Glyn Moody interviews Eben Moglen.
Mr. Moglen lays out a very interesting idea of de-centralized servers – mainly of the social networking type.
The basic argument as I understand it is:
If you have all this personal data on someone else’s servers they can (and will as we have seen) give it up with very little regard to individual rights or protection. However, if the server is distributed into individual’s homes using small and cheap computers (wall-socket jobbers) – then you gain the benefits of both decentralization and strong home privacy protection.
I really like this concept!

#1 by saulgoode on March 19, 2010 - 2:00 am
For those interested, recordings of a presentation Mr Moglen gave last month to the New York Internet Society on this topic are available at the following website:
http://www.isoc-ny.org/?p=1338
#2 by alexb on March 19, 2010 - 2:33 am
Just noting a typo in your headline — it’s “Moglen”, not “Moglan”.

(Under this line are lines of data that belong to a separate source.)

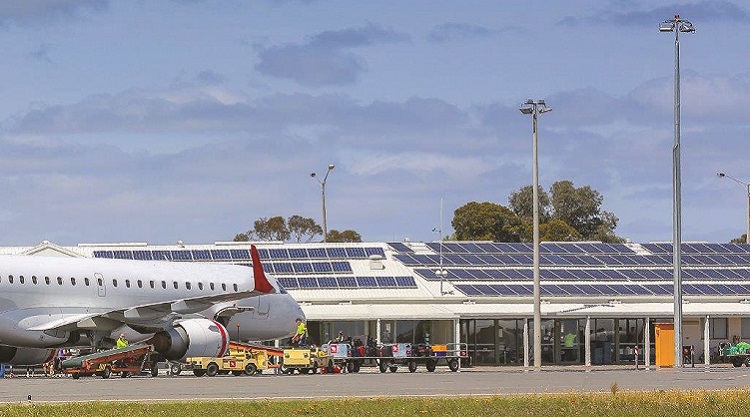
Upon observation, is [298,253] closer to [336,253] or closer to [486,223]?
[336,253]

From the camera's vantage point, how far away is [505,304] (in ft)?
238

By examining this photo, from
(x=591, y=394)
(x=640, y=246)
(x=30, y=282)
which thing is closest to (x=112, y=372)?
(x=30, y=282)

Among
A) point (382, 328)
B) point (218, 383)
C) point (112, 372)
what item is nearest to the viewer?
point (218, 383)

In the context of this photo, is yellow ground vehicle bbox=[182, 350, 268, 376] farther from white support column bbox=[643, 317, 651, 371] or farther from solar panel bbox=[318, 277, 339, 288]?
white support column bbox=[643, 317, 651, 371]

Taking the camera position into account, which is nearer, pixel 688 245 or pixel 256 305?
pixel 256 305

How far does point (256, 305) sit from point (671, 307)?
82.8 ft

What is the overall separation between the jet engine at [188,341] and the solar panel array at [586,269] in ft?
85.9

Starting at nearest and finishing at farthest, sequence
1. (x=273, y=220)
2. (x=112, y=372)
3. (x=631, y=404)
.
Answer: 1. (x=631, y=404)
2. (x=112, y=372)
3. (x=273, y=220)

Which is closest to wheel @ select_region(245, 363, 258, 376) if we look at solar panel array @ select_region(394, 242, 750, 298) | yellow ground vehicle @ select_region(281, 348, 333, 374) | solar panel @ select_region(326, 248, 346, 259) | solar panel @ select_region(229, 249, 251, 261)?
yellow ground vehicle @ select_region(281, 348, 333, 374)

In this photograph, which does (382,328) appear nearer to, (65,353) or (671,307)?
(671,307)

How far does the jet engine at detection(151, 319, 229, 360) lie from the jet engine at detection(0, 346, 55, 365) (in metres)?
5.52

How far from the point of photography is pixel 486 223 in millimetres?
131125

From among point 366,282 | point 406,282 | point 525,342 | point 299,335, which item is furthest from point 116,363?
point 406,282

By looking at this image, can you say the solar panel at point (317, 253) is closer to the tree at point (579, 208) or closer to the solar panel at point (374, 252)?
the solar panel at point (374, 252)
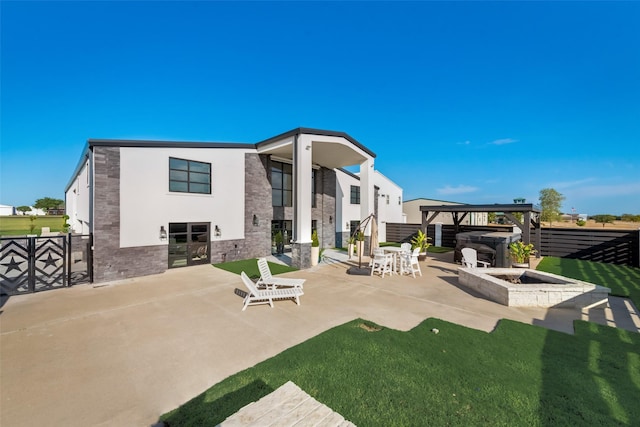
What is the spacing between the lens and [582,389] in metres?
3.13

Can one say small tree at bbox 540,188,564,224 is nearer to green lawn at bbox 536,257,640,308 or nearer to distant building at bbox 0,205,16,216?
green lawn at bbox 536,257,640,308

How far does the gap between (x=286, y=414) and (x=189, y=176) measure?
36.9 feet

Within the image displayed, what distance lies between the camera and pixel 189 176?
11.3 m

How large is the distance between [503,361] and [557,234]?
14.7 meters

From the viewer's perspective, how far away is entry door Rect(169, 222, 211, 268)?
430 inches

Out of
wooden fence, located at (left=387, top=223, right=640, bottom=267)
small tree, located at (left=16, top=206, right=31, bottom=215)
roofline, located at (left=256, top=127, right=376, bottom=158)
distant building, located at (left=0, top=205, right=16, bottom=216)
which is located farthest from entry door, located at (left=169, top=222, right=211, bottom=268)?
small tree, located at (left=16, top=206, right=31, bottom=215)

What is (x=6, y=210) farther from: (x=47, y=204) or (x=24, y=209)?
(x=47, y=204)

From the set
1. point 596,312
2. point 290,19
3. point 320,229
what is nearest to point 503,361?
point 596,312

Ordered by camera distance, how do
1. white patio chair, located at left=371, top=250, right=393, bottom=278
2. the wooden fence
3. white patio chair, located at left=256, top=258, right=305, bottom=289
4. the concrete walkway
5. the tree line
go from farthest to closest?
the tree line < the wooden fence < white patio chair, located at left=371, top=250, right=393, bottom=278 < white patio chair, located at left=256, top=258, right=305, bottom=289 < the concrete walkway

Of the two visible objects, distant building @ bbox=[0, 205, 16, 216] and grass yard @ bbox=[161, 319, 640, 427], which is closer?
grass yard @ bbox=[161, 319, 640, 427]

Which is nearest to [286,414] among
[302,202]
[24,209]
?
[302,202]

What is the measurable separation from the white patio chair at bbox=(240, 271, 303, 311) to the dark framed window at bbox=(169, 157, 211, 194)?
6.68 metres

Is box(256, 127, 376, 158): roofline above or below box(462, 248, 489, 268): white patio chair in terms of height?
above

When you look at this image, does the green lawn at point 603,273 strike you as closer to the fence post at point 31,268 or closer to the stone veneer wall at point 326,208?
the stone veneer wall at point 326,208
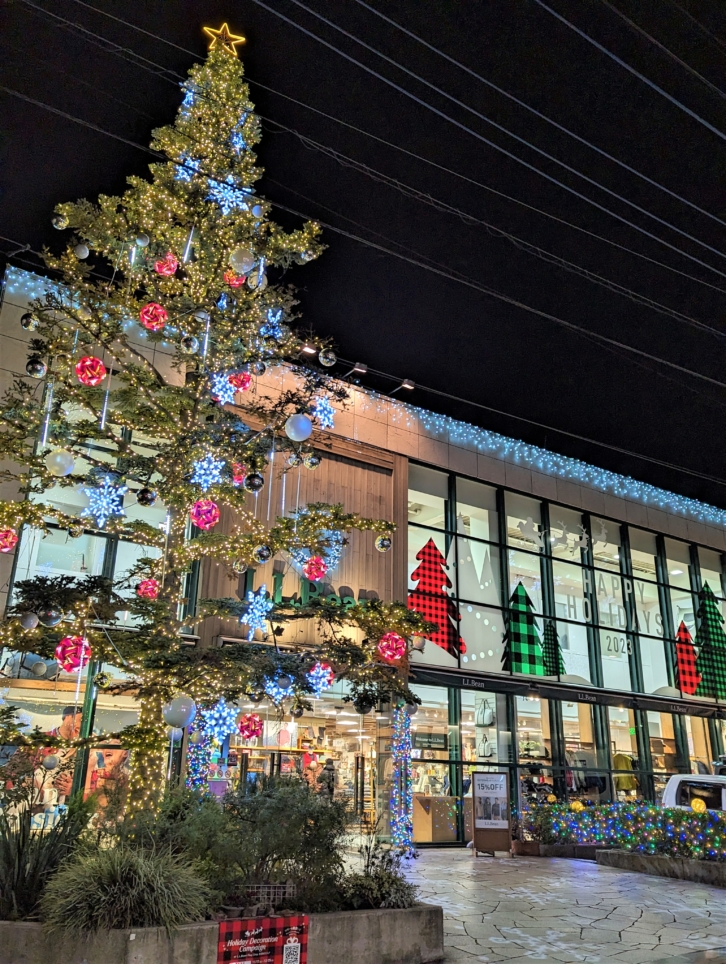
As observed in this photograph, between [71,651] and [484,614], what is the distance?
44.4ft

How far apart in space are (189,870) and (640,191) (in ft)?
34.3

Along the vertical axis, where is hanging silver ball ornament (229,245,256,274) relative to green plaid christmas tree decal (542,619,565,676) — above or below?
above

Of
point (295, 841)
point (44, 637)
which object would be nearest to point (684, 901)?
point (295, 841)

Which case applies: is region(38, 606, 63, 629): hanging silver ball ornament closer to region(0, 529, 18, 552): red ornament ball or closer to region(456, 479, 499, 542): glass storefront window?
region(0, 529, 18, 552): red ornament ball

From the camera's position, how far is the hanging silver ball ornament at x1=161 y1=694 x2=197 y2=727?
690 cm

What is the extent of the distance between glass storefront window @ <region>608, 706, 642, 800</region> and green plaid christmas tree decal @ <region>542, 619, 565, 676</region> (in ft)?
8.29

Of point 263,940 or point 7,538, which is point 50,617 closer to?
point 7,538

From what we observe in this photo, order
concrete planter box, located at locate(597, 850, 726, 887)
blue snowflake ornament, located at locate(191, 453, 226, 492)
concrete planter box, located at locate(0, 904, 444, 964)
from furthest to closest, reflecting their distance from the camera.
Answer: concrete planter box, located at locate(597, 850, 726, 887), blue snowflake ornament, located at locate(191, 453, 226, 492), concrete planter box, located at locate(0, 904, 444, 964)

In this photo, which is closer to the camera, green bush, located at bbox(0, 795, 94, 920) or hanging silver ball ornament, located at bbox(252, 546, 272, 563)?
green bush, located at bbox(0, 795, 94, 920)

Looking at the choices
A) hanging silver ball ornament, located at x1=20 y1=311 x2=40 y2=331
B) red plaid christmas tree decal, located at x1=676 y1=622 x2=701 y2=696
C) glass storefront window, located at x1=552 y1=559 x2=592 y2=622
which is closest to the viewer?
hanging silver ball ornament, located at x1=20 y1=311 x2=40 y2=331

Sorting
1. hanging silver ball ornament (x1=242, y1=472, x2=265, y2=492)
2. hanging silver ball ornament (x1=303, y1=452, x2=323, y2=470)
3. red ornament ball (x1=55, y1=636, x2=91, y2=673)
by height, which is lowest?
red ornament ball (x1=55, y1=636, x2=91, y2=673)

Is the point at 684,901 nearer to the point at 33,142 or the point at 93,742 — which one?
the point at 93,742

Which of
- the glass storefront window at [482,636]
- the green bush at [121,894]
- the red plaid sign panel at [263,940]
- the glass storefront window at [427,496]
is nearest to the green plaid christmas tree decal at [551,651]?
the glass storefront window at [482,636]

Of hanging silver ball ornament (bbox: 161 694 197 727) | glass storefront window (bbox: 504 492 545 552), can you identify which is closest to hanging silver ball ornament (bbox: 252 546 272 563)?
hanging silver ball ornament (bbox: 161 694 197 727)
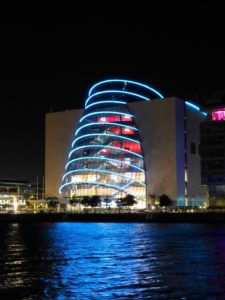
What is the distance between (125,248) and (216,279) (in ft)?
47.2

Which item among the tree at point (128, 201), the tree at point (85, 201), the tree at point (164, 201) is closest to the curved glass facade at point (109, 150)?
the tree at point (128, 201)

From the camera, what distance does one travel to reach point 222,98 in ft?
348

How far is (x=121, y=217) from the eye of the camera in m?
82.1

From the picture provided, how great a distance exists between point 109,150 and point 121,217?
19.4 m

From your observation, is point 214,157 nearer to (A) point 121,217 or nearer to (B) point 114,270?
(A) point 121,217

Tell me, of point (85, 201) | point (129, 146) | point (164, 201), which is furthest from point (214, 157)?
point (85, 201)

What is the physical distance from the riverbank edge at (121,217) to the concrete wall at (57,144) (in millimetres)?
20758

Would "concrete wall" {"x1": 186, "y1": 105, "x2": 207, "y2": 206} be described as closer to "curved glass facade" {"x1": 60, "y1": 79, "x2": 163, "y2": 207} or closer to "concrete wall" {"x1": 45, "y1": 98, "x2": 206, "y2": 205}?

Regarding the topic, there’s also some useful discussion at lwn.net:
http://lwn.net/Articles/379081/
#3 by Jason on March 19, 2010 - 5:57 am
Oops! I r gud spellar.
#4 by Lex on March 19, 2010 - 3:15 am
It is a good idea aside from the fact that there are so many Windows computers inside the botnets, that hackers will have a picnic collecting all that personal data and accumulating it into one large database. If you try to use any form of encryption, you are faces with the same problem as DRM: you have to provide both the data and means to decrypt it. Any distributed encryption attempt (when piers donot have a complete knowledge) can be easily overcome by an organized botnet.
From security perspective, this is a terrible idea.
#5 by Jason on March 19, 2010 - 6:04 am
Lex,
Do distributed anonymous network stacks like Tor face similar security issues?
Also, I notice that Mr. Moglen at least touches on the encryption issue:
This seems to be an acceptable solution for “real” individuals – those of us that only have “real” friends. However, I’m not sure it will scale for celebs / corporations / media whores who have thousands of “friends”.
But, if the solution is something more along the lines of:
1. A sort of public/private key is needed to access personal data. Different public keys may allow for different levels of exposed data.
2. Data is backed-up only to “trusted” friends.
Fiddling with those 2 factors (and maybe more that we haven’t thought of yet), might just do the trick.
#6 by Lex on March 19, 2010 - 12:18 pm
Any distributed system would have data security issues when a large number of nodes is compromised by botnets. Tor included.
1. No matter how much you dance around with keys, you have to allow sharing of data, so you are facing same problem as DRM. Unless you simply want an online backup that can only be opened with one key only you possess. But then its not really a social network, but a distributed backup solution. Lets say you share your key with “trusted” peers, then the system is only as good as the security of those peers, and if ANY of them is compromised, your key is out in the open.
2. Again, you can trust your friends, but can you trust their computers? Only one keyholder/dataholder has to be compromized and your data is out of the box.
No matter what you try, the system relies on security of your peers. And if such security cannot be guaranteed, the system cannot be secure.
An isolated incidents of security breaches and data leaks may be acceptable. But the ability of having multiple peers of such network to act in conspiracy to extract data elevates the security risk to the next level.
Botnets can be easily patched to organize such conspiracy. And if you have some percentage of your network compromised, the extraction of some percentage of data is pretty much guaranteed. There is no guarantee that you will get information on a particular person, only that you will get a good amount of information in return.
If all the nodes were running gnu/linux, such system could be possible. But with a good ratio of windows nodes there is no way in hell the system can be secured. The security of this distributed system is inversely proportional to the number of peers that can be easily and automatically subverted into a linked conspiracy to silently extract data.
#7 by Jason on March 19, 2010 - 12:49 pm
Lex,
You are getting into an area I like to think about, which is: knowing what we know now, how should we have designed the internet?
I understand the naivety at the time, which is why we now face an Internet that is about 10% actual value and 90% spam / botnet / viruses. In retrospect, of course, we should have designed things from the ground up with the assumption that everyone you don’t explicitly trust is malicious and everyone you do is vulnerable to the first group.
In any case, I like Mr. Moglen’s idea and will be reading up (and watching some videos – thanks saul) and see if and how these issues are addressed!
#8 by Lex on March 19, 2010 - 12:52 pm
I have missed an important point of running a dedicated gnu/linux device for these purposes. I was under the impression they idea was to use software on top of a regular PC.
With windows out of the loop the system is definitly feasible.